Hinata meraih tasnya, kemudian menunduk pada Hiashi dan berjalan melewati pintu gerbang rumah. Kebahagiaannya baru saja digantikan oleh kesedihan mulai dari sekarang.
Hinata hanya seorang gadis biasa yang hidup sederhana bersama keluarganya. Kebahagiaannya sempurna, dia fikir akan hidup seperti ini setidaknya sampai dia bekerja dan menikah.
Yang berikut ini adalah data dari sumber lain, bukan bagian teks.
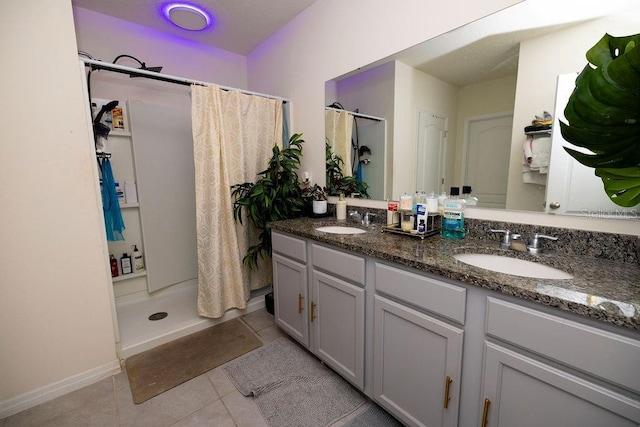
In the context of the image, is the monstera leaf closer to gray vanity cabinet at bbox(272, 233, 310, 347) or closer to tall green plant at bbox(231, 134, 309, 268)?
gray vanity cabinet at bbox(272, 233, 310, 347)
Udara diluar masih terasa hangat, tapi Hinata tak peduli pada udara lagi, tak peduli pada dirinya lagi, tak peduli pada semuanya. Dia akhirnya sendirian, dia diusir dan dia menjadi gelandangan.
Rasanya sakit, tapi kenapa Hinata tidak menangis? Kenapa dia tidak... "Hiks" ah akhirnya dia menangis juga. Sepanjang perjalanannya dia menumpahkan airmata yang begitu banyak sampai dia berfikir airmatanya akan surut dan habis. Dia hanya seorang remaja. Apa yang bisa dia lakukan diluar sini? Pandangan matanya menyusuri jalanan ramai yang tak ramah.
Semuanya terlihat menyeramkan dibandingkan dengan siang hari, Hinata berlari masuk kedalam sebuah gang gelap dan bersembunyi dibalik tumpukan kayu. Dia tidak bisa keluar dimalam hari, dia tidak pernah melanggar jam malamnya. Dia anak baik!
"Hiks" Hinata bukan anak baik, dua garis itu menandakan kalau dia bukan anak baik. Hinata malah semakin tenggelam dalam airmata yang sempat tak keluar dari matanya.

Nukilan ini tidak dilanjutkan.